The genera Methyloversatilis, Methylobacillus, Flavobacterium, Sphingopyxis, Novosphingobium, and Brevundimonas were the most abundant in the SM. Methyloversatilis and Methylobacillus are a group of methylotrophic bacteria that have the ability to utilize single-carbon compounds (such as methane and methanol) as carbon and energy sources . The abundance of methylotrophic bacteria in SM may be influenced by the availability of C1 compounds in the water column and the ability of these bacteria to denitrify . Flavobacterium includes opportunistic bacteria and often causes disease in fish. Although this bacterium is found everywhere, including in soil and aquatic habitats, it is sensitive to high temperatures and grows well in the temperature range of 30−35°C . Novosphingobium and Sphingopyxis of the same family (Sphingomonadaceae) have been associated with their adaptability to nutrient deficient (oligotrophic) conditions and their role in the degradation of polyaromatic compounds . From these characteristics, the abundance of the two genera can be an indication of polluted environmental conditions .
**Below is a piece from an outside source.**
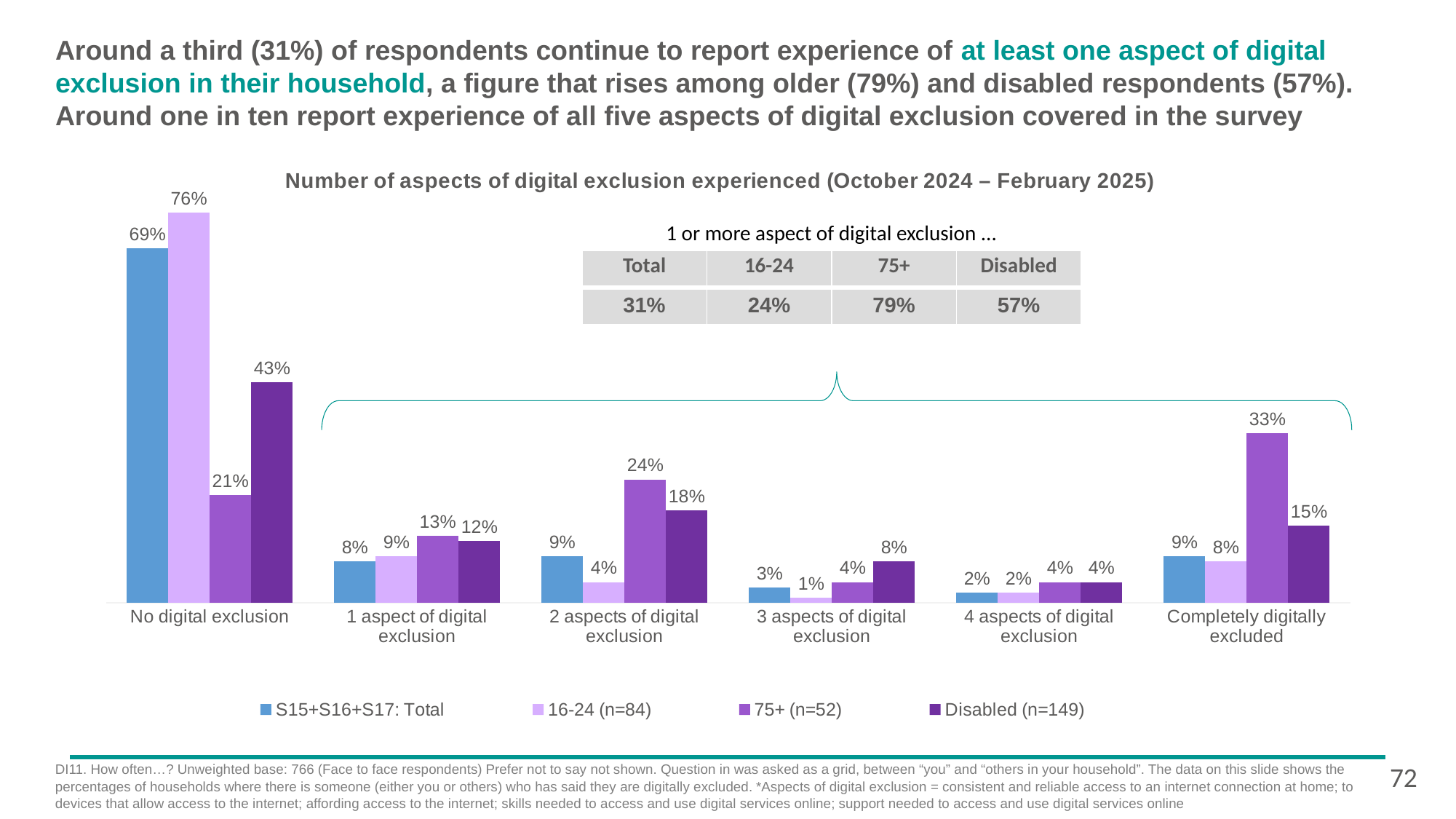
What is the title of the chart? Number of aspects of digital exclusion experienced (October 2024 – February 2025) How many categories are shown on the x axis of the chart? 6 What kind of chart is shown on the slide? Bar chart In the 'Completely digitally excluded' category, which is larger: the Disabled (n=149) value or the S15+S16+S17: Total value? Disabled (n=149) Which series has the lowest value in the 'No digital exclusion' category? 75+ (n=52) What is the value for the 75+ (n=52) series in the 'Completely digitally excluded' category? 33% Which series has the highest value in the '3 aspects of digital exclusion' category? Disabled (n=149) What is the value for the Disabled (n=149) series in the '2 aspects of digital exclusion' category? 18% What is the difference between the 75+ (n=52) and 16-24 (n=84) values in the '2 aspects of digital exclusion' category? 20 percentage points According to the table on the slide, what percentage of 75+ respondents report 1 or more aspect of digital exclusion? 79% What is the value for the 16-24 (n=84) series in the 'No digital exclusion' category? 76% How many series does the chart legend list? 4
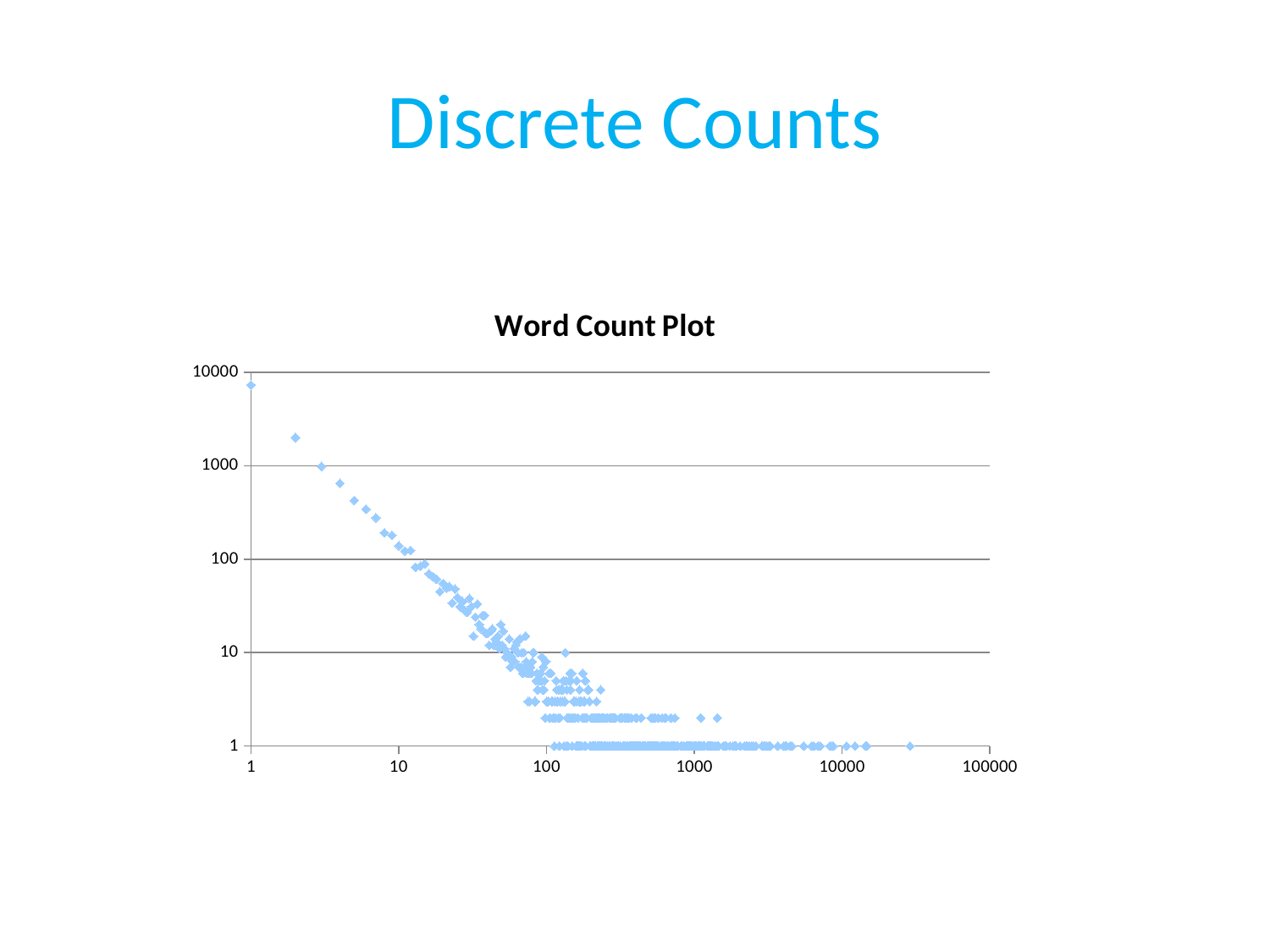
What is the title of the chart? Word Count Plot Is the value plotted at x = 10000 greater or less than 10? less What type of chart is shown on the slide? Scatter chart Which is larger: the value plotted at x = 1 or the value plotted at x = 1000? x = 1 Is the value plotted at x = 100 greater or less than 100? less Is the value plotted at x = 1 greater or less than 1000? greater What is the lowest y-axis value that the plotted points reach? 1 At which x-axis value does the highest plotted point occur? 1 Do the plotted values rise or fall as the x-axis value increases? Fall What is the largest tick label shown on the x axis? 100000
Microbial diversity in the two coral conditions in the study did not differ significantly, but differences in microbial types could be detected from the unique OTUs in both coral samples, where there were 645 OTUs in Surface samples and 417 OTUs in Submerged samples. Corals acquire their symbionts in two ways, namely horizontally, which means that new symbionts are taken from the environment by each generation of hosts, and vertically by passing through the female lineage . The difference in species in the two samples could occur because the corals obtained their symbionts vertically and horizontally. Meanwhile, differences in the abundance of coral microbial communities can be influenced by environmental conditions (such as temperature, light and the presence of nutrients) and host preferences for survival in certain conditions. Therefore, the addition of an analysis of other environmental factors in future research will provide a more comprehensive understanding of the research results.